NHA tightly restricted residential construction long after the need for wartime curtailment of building had passed.

While NHA prevented the start of postwar building activities, OPA continued to use its powers under rent control to force or encourage the sale to owner-occupants of about 5,000,000 dwellings which had theretofore made up a large percentage of the supply of rental properties. Since rental properties, due to turn-over, always accommodate many more families than the same number of properties housing owneroccupants, it can be unqualifiedly proved that the number of units which we need to meet our acute housing demand is almost exactly equivalent to the number of families which would be taken care of if we still had the rental units we had in 1940. For illustration, in Milwaukee, about 40,000 single-family and two-family houses, which formerly constituted part of our total rental properties, have been sold to owner-occupants. As rental properties, these 40,000 units, due to turn-over, would have housed over 50,000 families, and our acute and immediate housing shortage in Milwaukee is about ten or twelve thousand units.
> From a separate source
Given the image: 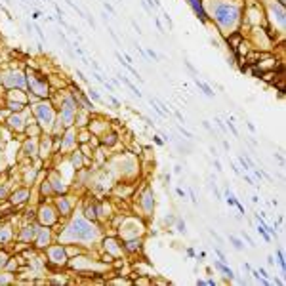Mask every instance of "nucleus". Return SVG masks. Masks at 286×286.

I say that OPA is responsible for this shortage by reason of the fact that it has been completely unrealistic in its administration of rent control to the point that it amounts to practical expropriation of property. The result has been that millions of citizens have sold their properties because they could not get a reasonable return from the rentals received.

At this point I would like it clearly understood that I advocated rent control in my home community, but I never dreamed that such control would be exercised in a manner which has caused the displacement of more families and created more physical and financial hardships for millions of citizens than any other administrative action taken by any agency in the history of our country.

Mr. WHITTINGTON. When these housing projects were constructed in Milwaukee, in the Milwaukee area, before hostilities, before the war, how many of them were constructed there?

Mr. KIRKPATRICK. Do you mean Government housing projects?
Mr. WHITTINGTON. National housing projects.

Mr. KIRKPATRICK. National Housing Agency did not come into existence

Mr. WHITTINGTON (interposing). I am talking about slum clearance, and so forth.

The CHAIRMAN. It is the United States Housing Authority.

Mr. KIRKPATRICK. We had no United States Housing Authority in Milwaukee.

The CHAIRMAN. How about Defense Homes Corporation?

Mr. KIRKPATRICK. We have none. We have one Public Works Administration project, 518 units constructed in 1934, I believe it was, sir. It was either 1934 or 1935; it was one that consequently became known as the Tugwell Greenbelt town on the outskirts of Milwaukee in a village called Greendale.

The CHAIRMAN. What is the size of that?
Mr. KIRKPATRICK. It contained 578 units.

Mr. WHITTINGTON. When was that?

Mr. KIRKPATRICK. That was in 1935 or 1936.

Mr. WHITTINGTON. It was built with Federal money?

Mr. KIRKPATRICK. Yes, sir.

Mr. WHITTINGTON. What was the protest of you and other men of like thinking against public construction, and what was your connection in protest, if any?

Mr. KIRKPATRICK. Well, unfortunately, I have to make an admission that I thought in 1934 and 1935 that probably it was a very good thing because I thought that it was a warranted expenditure to go in and clear slums and help house people and subsidize families who otherwise would not have a decent place to live. As a matter of fact, that is when I became acquainted with many of the people in the Government housing agency.

Mr. WHITTINGTON. Had you anything to do with the construction operation?

Mr. KIRKPATRICK. No, sir; I had nothing to do with it. I was rather favorably inclined. It was only after I saw the manner in which it was handled and the costliness of it that I became rather pretty much of an opponent of Government housing because I do not think it has housed the people for whom the funds were intended to be spent, and I think it has cost too much.